Platform comparison
| Platform | YES odds | NO odds | Fee | KYC | Settlement | |
|---|---|---|---|---|---|---|
Polymarket (via BTC Prediction) Pick polygram.ink (preferred broker) |
43% | 57% | 0% (USDC on-chain) | No-KYC up to $1,500 | USDC, auto via UMA oracle | Open live market → |
Polymarket (direct) polymarket.com |
43% | 57% | 0% | Geo-blocked in US/UK/EU | USDC, on-chain | Open live market → |
Kalshi kalshi.com |
— | — | Up to 7% per trade | US-only, KYC required | USD | Open live market → |
Betfair Exchange betfair.com |
— | — | 2-5% commission | Full KYC from first trade | GBP / EUR | Open live market → |
Manifold Markets manifold.markets |
— | — | Play-money (mana) | None — play-money | Mana (no cash-out) | Open live market → |
Outcome probabilities
Current market-implied probability for each outcome, from the live order book.
| Outcome | Probability |
|---|---|
| October Meeting | 43% |
| September Meeting | 30% |
| July Meeting | 9% |
| April Meeting | 0% |
| June Meeting | 0% |
Market context
The Federal Reserve is widely expected to cut rates in December 2025, with the target federal funds rate projected to fall to 3.50%–3.75%, making a rate hike during the specified window virtually impossible under current economic conditions. Historical precedent reinforces this outlook: the Fed has not raised rates in a tightening cycle since July 2023, when the rate peaked at 5.25%–5.50%, and has instead pursued a consistent easing path through late 2024 and 2025, with three consecutive 25-basis-point cuts already implemented by December 2025[5][7]. The 0% crowd-implied probability for a hike aligns with bond market signals, which suggest an 87% likelihood of a December cut, and CME FedWatch data confirming an 88% probability of a quarter-point reduction[2][4].

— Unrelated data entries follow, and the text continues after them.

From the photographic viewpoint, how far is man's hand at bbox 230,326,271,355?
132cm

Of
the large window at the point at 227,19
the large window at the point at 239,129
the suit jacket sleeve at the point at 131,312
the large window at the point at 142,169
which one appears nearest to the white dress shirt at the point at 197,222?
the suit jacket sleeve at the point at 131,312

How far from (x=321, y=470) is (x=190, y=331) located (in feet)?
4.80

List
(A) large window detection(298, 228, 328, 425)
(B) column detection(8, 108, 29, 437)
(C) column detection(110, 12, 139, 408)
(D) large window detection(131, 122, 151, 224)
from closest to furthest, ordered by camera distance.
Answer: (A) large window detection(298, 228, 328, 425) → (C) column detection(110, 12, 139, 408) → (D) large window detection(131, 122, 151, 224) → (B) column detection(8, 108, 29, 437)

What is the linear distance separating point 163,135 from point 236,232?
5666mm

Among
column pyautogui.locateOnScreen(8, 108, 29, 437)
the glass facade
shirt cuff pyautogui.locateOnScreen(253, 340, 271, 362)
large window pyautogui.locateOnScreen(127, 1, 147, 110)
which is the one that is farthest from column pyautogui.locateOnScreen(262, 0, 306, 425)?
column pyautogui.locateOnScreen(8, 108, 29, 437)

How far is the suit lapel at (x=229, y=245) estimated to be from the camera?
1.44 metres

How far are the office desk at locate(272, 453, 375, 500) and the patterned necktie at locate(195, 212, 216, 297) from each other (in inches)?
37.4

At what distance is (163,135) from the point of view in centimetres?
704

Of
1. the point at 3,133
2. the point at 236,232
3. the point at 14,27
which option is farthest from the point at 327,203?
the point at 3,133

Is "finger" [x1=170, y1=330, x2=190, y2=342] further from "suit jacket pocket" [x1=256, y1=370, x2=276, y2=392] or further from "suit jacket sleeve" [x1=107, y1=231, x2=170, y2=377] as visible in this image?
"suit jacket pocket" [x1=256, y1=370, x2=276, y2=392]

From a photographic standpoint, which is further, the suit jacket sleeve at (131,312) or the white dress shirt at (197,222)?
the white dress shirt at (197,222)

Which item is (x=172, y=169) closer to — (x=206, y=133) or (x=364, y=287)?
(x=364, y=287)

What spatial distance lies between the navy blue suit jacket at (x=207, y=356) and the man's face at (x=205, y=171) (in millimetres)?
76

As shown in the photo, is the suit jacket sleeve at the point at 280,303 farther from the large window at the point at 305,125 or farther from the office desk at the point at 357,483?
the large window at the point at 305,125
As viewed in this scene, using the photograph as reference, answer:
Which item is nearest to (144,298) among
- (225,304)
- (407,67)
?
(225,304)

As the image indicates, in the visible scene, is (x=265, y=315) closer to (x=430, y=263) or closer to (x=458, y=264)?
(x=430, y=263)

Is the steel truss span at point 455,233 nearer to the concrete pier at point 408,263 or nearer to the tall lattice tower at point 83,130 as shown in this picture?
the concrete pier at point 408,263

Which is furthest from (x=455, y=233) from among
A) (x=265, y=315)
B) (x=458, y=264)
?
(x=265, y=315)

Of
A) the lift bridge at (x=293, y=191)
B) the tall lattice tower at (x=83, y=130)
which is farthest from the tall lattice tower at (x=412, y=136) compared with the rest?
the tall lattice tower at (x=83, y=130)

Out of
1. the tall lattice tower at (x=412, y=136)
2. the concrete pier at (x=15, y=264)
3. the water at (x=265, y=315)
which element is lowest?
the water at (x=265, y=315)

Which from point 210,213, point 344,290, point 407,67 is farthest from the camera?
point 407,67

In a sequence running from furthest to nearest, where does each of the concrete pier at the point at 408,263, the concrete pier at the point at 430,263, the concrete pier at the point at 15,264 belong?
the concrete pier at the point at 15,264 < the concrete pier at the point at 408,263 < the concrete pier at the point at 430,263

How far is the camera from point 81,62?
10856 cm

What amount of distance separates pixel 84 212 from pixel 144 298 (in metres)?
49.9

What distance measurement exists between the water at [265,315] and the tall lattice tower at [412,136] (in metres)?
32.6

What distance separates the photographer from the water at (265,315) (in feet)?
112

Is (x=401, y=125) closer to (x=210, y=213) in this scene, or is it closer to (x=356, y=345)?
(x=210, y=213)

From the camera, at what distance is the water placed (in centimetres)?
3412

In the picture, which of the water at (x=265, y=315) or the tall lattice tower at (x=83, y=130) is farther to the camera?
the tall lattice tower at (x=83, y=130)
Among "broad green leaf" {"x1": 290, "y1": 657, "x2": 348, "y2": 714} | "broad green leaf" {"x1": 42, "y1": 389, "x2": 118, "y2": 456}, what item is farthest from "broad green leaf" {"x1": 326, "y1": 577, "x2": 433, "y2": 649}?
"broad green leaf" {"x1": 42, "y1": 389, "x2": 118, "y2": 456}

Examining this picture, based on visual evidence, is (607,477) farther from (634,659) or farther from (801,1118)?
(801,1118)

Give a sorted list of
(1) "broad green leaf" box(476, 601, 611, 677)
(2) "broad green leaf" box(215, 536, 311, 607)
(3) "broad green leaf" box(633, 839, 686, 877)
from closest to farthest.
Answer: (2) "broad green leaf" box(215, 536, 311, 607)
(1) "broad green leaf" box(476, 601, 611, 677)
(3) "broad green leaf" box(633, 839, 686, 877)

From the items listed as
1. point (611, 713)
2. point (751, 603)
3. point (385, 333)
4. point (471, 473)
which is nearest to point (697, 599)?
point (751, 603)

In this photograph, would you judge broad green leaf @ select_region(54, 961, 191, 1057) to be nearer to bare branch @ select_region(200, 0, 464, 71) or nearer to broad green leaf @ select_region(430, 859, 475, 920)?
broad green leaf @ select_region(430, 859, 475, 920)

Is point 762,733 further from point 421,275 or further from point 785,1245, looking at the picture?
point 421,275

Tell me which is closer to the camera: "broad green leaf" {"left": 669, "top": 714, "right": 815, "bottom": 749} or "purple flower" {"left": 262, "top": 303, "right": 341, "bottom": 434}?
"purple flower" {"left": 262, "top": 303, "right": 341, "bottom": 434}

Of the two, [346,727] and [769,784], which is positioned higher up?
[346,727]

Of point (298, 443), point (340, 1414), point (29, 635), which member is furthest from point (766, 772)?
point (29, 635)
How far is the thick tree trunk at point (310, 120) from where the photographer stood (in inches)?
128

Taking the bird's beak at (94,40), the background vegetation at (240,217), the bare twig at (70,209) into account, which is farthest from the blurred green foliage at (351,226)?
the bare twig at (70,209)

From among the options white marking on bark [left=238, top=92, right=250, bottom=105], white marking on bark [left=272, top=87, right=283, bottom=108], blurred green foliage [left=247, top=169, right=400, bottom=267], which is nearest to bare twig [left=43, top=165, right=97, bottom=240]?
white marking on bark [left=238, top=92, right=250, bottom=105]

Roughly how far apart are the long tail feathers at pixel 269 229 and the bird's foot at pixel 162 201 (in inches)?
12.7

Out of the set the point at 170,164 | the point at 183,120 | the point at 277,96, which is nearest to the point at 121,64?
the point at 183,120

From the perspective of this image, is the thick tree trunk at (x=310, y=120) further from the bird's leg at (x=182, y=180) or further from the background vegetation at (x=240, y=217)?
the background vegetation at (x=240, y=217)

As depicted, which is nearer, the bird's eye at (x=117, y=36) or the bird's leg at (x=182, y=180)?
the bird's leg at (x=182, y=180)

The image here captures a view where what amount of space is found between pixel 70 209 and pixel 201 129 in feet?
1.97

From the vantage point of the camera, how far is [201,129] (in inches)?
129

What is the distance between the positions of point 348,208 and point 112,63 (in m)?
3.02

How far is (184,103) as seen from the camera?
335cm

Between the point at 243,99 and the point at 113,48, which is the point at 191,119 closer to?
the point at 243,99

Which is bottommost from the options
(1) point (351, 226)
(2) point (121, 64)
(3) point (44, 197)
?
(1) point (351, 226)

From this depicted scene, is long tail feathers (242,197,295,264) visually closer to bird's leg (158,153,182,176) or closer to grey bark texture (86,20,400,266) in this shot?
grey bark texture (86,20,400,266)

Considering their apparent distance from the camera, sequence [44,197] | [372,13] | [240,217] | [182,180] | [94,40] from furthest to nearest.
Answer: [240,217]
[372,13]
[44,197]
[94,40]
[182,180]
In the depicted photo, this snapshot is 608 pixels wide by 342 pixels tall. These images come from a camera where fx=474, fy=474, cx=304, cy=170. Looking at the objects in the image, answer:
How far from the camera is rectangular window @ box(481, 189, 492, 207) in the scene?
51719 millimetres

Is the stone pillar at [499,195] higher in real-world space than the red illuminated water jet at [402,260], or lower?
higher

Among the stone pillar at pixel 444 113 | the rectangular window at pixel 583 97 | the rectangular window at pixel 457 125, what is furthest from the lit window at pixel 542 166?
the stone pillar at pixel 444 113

Traders should monitor the 5 December PCE data release, the Fed’s primary inflation gauge, and the 9–10 December FOMC meeting statement, dot plot, and Powell’s press conference for any deviation from the dovish consensus[1]. Key dependencies include unemployment trends, which have risen recently, and inflation remaining above the 2% target, potentially delaying further cuts into 2026 but not reversing the easing trajectory[2][4]. In crypto markets, USDC settlement on-chain and BTC/ETH macro correlations remain sensitive to Fed policy shifts; whale flows and funding rates on exchange spot venues may react sharply if inflation data surprises, though current projections indicate continued rate cuts rather than hikes[1]. The CME FedWatch tool remains the definitive resolution source for rate move probabilities, and its current readings strongly disfavour any upward adjustment[8].
Methodology
Methodologically this overview focuses on on-chain pricing: Polymarket's live mid comes from the Polygon conditional-token order book and settles automatically in USDC. The other three venues — Kalshi, Betfair, Manifold — sit alongside as off-chain reference points so you can see how the contract translates across regulatory and settlement regimes.
Resolution & payout
Settlement is on-chain via UMA Optimistic Oracle. A proposer posts the outcome with a bond, a two-hour dispute window opens, then the smart contract lifts winning conditional tokens to 1 USDC and sends payments to holders' wallets automatically. No withdrawal fees beyond Polygon gas.
Off-chain venues (Kalshi, Betfair, Smarkets) settle in local fiat through bank-side clearing — faster than SWIFT, slower than on-chain. Manifold pays no real cash.
FAQ
- What are crypto prediction markets?
- Crypto prediction markets are on-chain smart contracts where you buy YES or NO shares on a future crypto event (e.g. "BTC above $100k by year-end"). The market price between 0¢ and 100¢ is the implied probability.
- Why USDC and not ETH or USDT?
- USDC is the Polygon standard — audited reserves (Circle, monthly attestation), deepest order book, low gas costs. ETH volatility would distort probability quotes; USDT has thinner Polygon liquidity than USDC.
- What does a transaction cost on Polygon?
- Polygon gas is typically under $0.01 per transaction. A full trade cycle (Approve + Order + Fill) totals around $0.03 — compared to $5-50 on Ethereum mainnet.
- How volatile are crypto prediction markets?
- Crypto markets react to spot prices — a 5% BTC move typically shifts a "BTC above X by date" market 10-20%. Polymarket crypto market liquidity is usually six-figure USD, sufficient for active trading.
- Are crypto prediction markets taxable in the US?
- In the US, prediction market gains are typically treated as ordinary income or short-term capital gains depending on holding period. Consult a tax professional for your specific situation — we cannot provide tax advice.